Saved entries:
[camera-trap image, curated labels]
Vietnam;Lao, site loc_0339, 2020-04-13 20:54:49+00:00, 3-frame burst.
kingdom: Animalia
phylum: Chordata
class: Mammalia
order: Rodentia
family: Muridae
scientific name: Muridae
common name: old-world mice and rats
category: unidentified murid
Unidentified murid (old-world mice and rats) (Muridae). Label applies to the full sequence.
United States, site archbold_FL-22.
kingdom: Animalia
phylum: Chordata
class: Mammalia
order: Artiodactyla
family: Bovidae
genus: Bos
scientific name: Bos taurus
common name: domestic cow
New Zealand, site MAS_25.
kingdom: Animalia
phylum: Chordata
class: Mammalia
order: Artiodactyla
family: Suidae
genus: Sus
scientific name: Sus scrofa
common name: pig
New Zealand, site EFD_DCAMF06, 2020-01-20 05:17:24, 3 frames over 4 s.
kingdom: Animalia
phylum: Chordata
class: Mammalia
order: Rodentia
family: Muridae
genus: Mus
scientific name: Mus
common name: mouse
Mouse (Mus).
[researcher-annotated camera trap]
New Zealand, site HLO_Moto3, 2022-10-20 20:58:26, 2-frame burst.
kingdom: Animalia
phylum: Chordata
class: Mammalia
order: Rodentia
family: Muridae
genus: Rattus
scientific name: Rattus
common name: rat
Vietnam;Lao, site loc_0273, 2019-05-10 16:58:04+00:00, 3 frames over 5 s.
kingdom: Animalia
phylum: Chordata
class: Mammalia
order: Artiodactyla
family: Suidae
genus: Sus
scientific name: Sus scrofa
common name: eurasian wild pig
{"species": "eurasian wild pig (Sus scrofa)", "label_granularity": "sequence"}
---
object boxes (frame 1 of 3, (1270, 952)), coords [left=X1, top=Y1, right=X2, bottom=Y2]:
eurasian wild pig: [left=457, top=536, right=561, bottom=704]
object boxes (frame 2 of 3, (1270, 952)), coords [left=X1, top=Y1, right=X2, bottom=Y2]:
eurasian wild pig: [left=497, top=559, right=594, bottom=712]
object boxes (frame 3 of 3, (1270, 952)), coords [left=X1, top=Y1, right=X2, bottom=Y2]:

**Activity**
A word-for-word restatement of all the records is required.

**Result for this exercise**
[camera-trap image, curated labels]
Vietnam;Lao, site loc_0339, 2020-04-13 20:54:49+00:00, 3-frame burst.
kingdom: Animalia
phylum: Chordata
class: Mammalia
order: Rodentia
family: Muridae
scientific name: Muridae
common name: old-world mice and rats
category: unidentified murid
Unidentified murid (old-world mice and rats) (Muridae). Label applies to the full sequence.
United States, site archbold_FL-22.
kingdom: Animalia
phylum: Chordata
class: Mammalia
order: Artiodactyla
family: Bovidae
genus: Bos
scientific name: Bos taurus
common name: domestic cow
New Zealand, site MAS_25.
kingdom: Animalia
phylum: Chordata
class: Mammalia
order: Artiodactyla
family: Suidae
genus: Sus
scientific name: Sus scrofa
common name: pig
New Zealand, site EFD_DCAMF06, 2020-01-20 05:17:24, 3 frames over 4 s.
kingdom: Animalia
phylum: Chordata
class: Mammalia
order: Rodentia
family: Muridae
genus: Mus
scientific name: Mus
common name: mouse
Mouse (Mus).
[researcher-annotated camera trap]
New Zealand, site HLO_Moto3, 2022-10-20 20:58:26, 2-frame burst.
kingdom: Animalia
phylum: Chordata
class: Mammalia
order: Rodentia
family: Muridae
genus: Rattus
scientific name: Rattus
common name: rat
Vietnam;Lao, site loc_0273, 2019-05-10 16:58:04+00:00, 3 frames over 5 s.
kingdom: Animalia
phylum: Chordata
class: Mammalia
order: Artiodactyla
family: Suidae
genus: Sus
scientific name: Sus scrofa
common name: eurasian wild pig
{"species": "eurasian wild pig (Sus scrofa)", "label_granularity": "sequence"}
---
object boxes (frame 1 of 3, (1270, 952)), coords [left=X1, top=Y1, right=X2, bottom=Y2]:
eurasian wild pig: [left=457, top=536, right=561, bottom=704]
object boxes (frame 2 of 3, (1270, 952)), coords [left=X1, top=Y1, right=X2, bottom=Y2]:
eurasian wild pig: [left=497, top=559, right=594, bottom=712]
object boxes (frame 3 of 3, (1270, 952)), coords [left=X1, top=Y1, right=X2, bottom=Y2]:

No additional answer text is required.